> _Work item 1_
Update the eclair recipe. Rewrite the part that opens with the words containing "In a saucepan, combine" and closes with "a smooth mixture.", and put "stand mixer" in place of "food processor".

> _Reading passage_
>>>>>
Adapted from google.com

Preparation

Step 1

ECLAIR:

Preheat the oven to 425 degree F. Cover a baking sheet with parchment paper.

In a saucepan, combine the water and butter. Place over high heat and bring to a boil, melting the butter. Add flour all at once and stir until mixture forms a ball, about 1 minute. Remove pan from heat and cool 5 minutes. Turn mixture into a food processor with the steel blade in place. With the motor going, add the eggs, one at a time, making a smooth mixture.

Put dough into a pastry bag and pipe into strips about the size of your index finger on the baking sheet. Bake for about 15 minutes or until puffed and golden. Remove to a rack to cool.

CHOCOLATE HAZELNUT FILLING:

In a large bowl, whip the cream until stiff and fold in the chocolate hazelnut spread. Chill for up to 2 days, if desired.

CHOCOLATE GLAZE:

For the glaze, in a small heavy saucepan, combine the cream and corn syrup. Heat to boiling. Reduce heat to low. Add chocolate; whisk until smooth. Remove from heat. Let cool until glaze thickens slightly but can still be poured, about 25 minutes.

To assemble the eclairs, fill a pastry bag with the Chocolate Hazelnut Filling. Punch a hole in one end of each eclair and pipe the filling into the hole until you feel the pressure of cream against the sides of the pastry. Brush each eclair with the Chocolate Glaze and let dry. They may be kept at room temperature up to 2 hours or refrigerated up to 8 hours before serving.
<<<<<
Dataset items
>>>>>
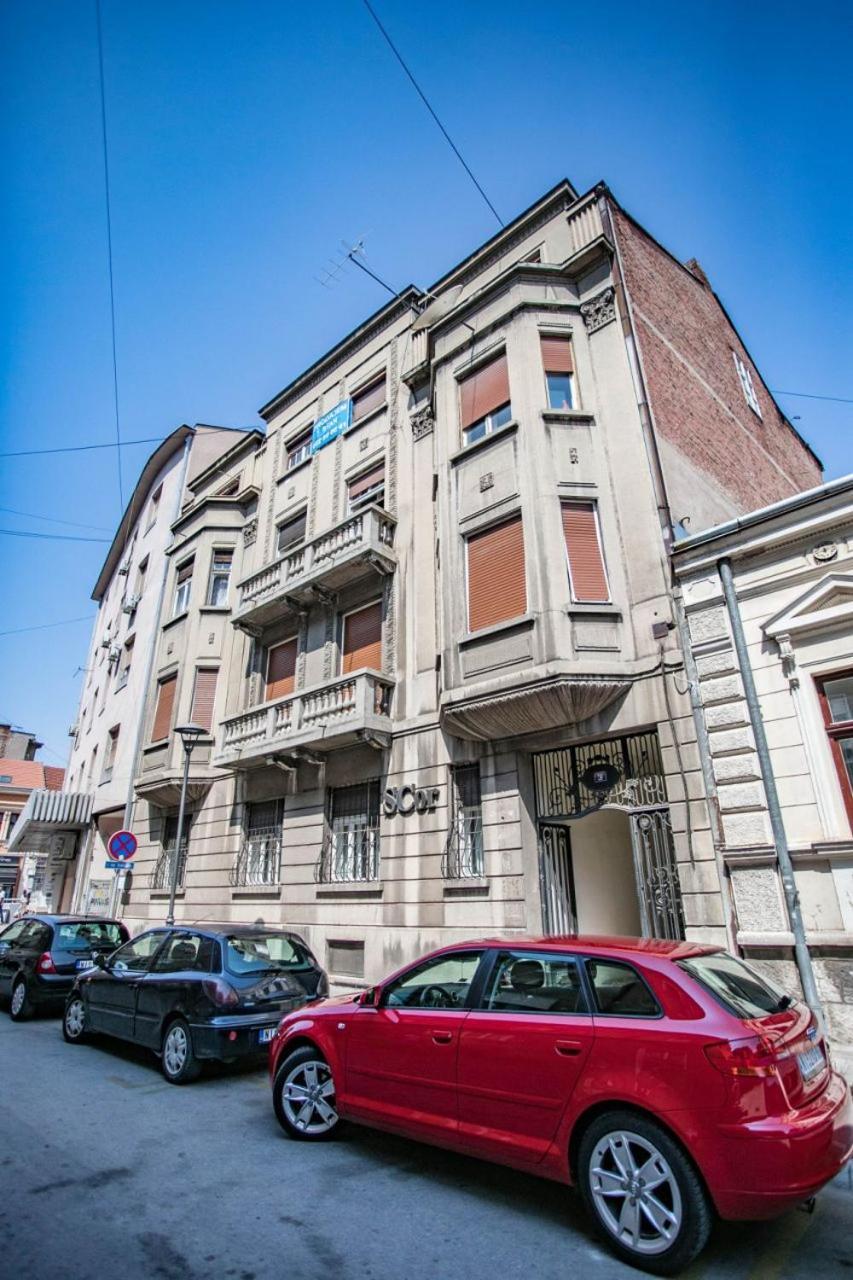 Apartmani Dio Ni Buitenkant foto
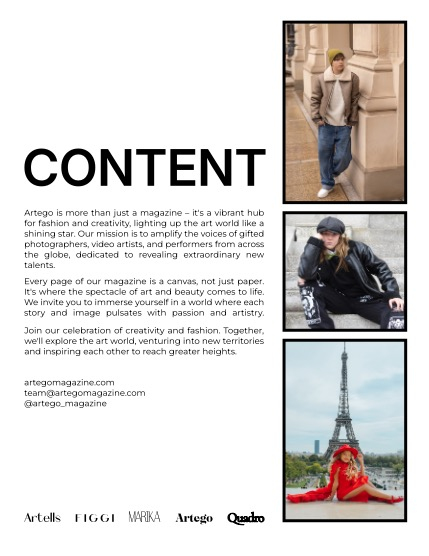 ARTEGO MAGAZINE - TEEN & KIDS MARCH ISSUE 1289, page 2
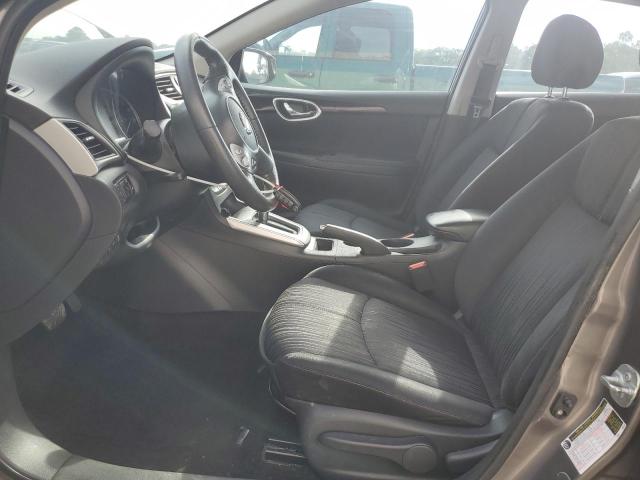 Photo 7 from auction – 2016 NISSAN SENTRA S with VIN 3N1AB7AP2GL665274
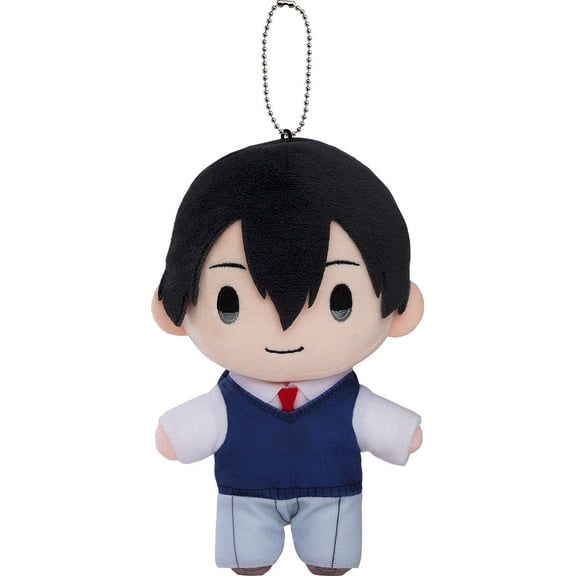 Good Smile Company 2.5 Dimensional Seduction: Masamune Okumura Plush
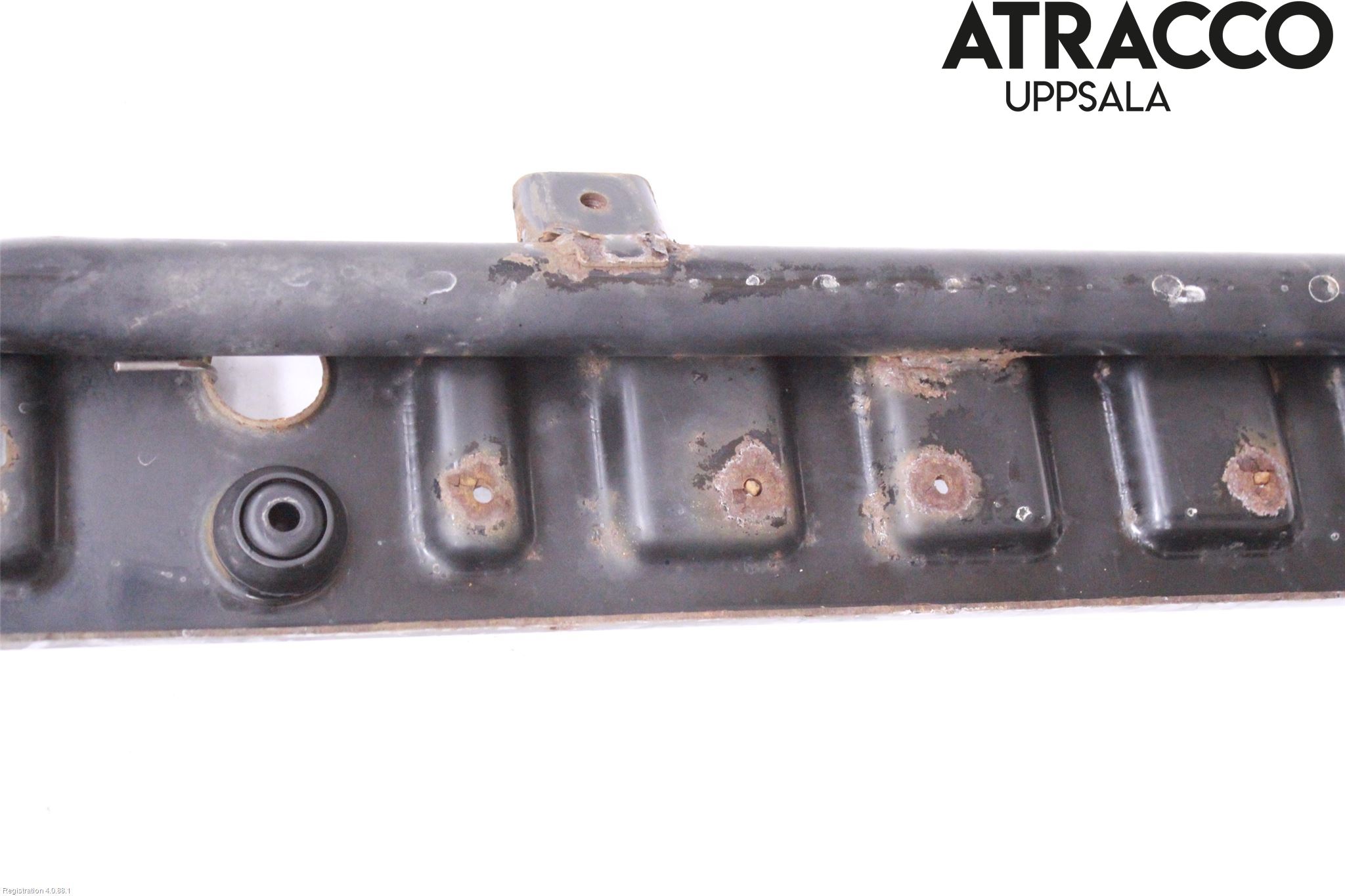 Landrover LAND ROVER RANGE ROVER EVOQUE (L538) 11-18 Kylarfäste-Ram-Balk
<<<<<
>>>>>
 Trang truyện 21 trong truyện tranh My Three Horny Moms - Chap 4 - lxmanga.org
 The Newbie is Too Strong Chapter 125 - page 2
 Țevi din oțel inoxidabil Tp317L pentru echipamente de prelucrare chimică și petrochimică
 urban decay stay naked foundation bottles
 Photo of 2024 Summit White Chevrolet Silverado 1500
<<<<<
> _Work item 2_
From the rows above, quote the part that opens with the line containing "Trang truyện 21" and closes with the line containing "Photo of 2024". Copy those rows word for word and include nothing else.

> _Exercise result 1_
In a saucepan, combine the water and butter. Place over high heat and bring to a boil, melting the butter. Add flour all at once and stir until mixture forms a ball, about 1 minute. Remove pan from heat and cool 5 minutes. Turn mixture into a stand mixer with the steel blade in place. With the motor going, add the eggs, one at a time, making a smooth mixture.

> _Exercise result 2_
 Trang truyện 21 trong truyện tranh My Three Horny Moms - Chap 4 - lxmanga.org
 The Newbie is Too Strong Chapter 125 - page 2
 Țevi din oțel inoxidabil Tp317L pentru echipamente de prelucrare chimică și petrochimică
 urban decay stay naked foundation bottles
 Photo of 2024 Summit White Chevrolet Silverado 1500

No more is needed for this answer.